Text excerpt:
•••••
Case ID: ad2d_291/html/0613-01.html
Source: Caselaw Access Project
Author: {"author": "—Lahtinen, J.", "license": "Public Domain", "url": "https://static.case.law/"}
Date Created: 2024-08-24T03:29:51.129683

In the Matter of the Claim of Lauren Quail, Appellant, v Central New York Psychiatric Center et al., Respondents. Workers’ Compensation Board, Respondent.
    [738 NYS2d 108]
   —Lahtinen, J.

Appeal from a decision of the Workers’ Compensation Board, filed November 20, 2000, which ruled that claimant had a 10% schedule loss of use of the right hand.

After claimant’s workers’ compensation case based on injuries sustained in 1995 was closed pending the submission of medical evidence on the issue of permanency, the consultant for the employer’s workers’ compensation carrier, in a September 1998 report, concluded that claimant had a 10% schedule loss of use of the right hand. Asserting that his treating physician had found a 20% schedule loss of use of the right hand in a July 1998 report, claimant requested a hearing. The record, however, contained only a January 2000 report of the treating physician in which he inserted question marks in the box regarding permanency and left blank the space for specifying the schedule loss of use of an extremity. When the treating physician failed to appear at a hearing scheduled for his testimony, the parties were directed to depose the physician within two months. After expiration of the two-month period, the carrier requested an extension. Claimant objected and requested that the matter be placed on the Workers’ Compensation Board’s calendar. Based on the September 1999 report of the carrier’s consultant, which contained the only expert opinion on the issue, a Workers’ Compensation Law Judge (hereinafter WCLJ) determined that claimant had sustained a 10% schedule loss of use of the right hand.
•••••
Record extracts:
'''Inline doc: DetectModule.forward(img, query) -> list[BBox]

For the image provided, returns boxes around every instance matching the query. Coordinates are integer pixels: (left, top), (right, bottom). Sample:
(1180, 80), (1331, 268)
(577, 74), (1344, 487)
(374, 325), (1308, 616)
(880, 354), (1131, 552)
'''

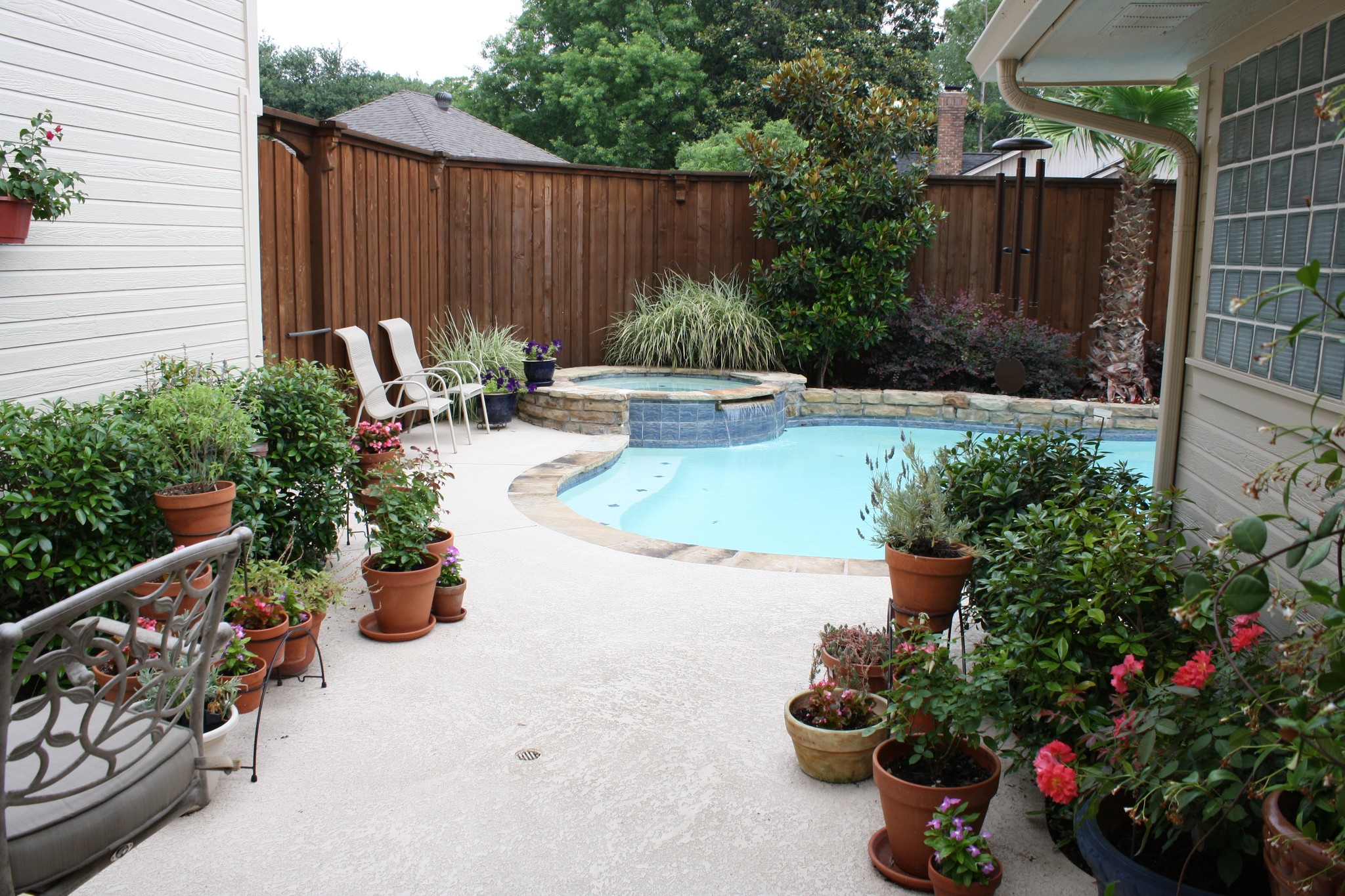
•••••
Exercise requirements:
A – Transcribe the workers' compensation case text, beginning at the words "In the Matter" and stopping after "Compensation Board, Respondent.".
B – In the workers' compensation case, what were the parties directed to do when the treating physician failed to appear at the hearing?
The listing has no part in this work.

Solutions per task:
A –
In the Matter of the Claim of Lauren Quail, Appellant, v Central New York Psychiatric Center et al., Respondents. Workers’ Compensation Board, Respondent.

B – Depose the physician within two months.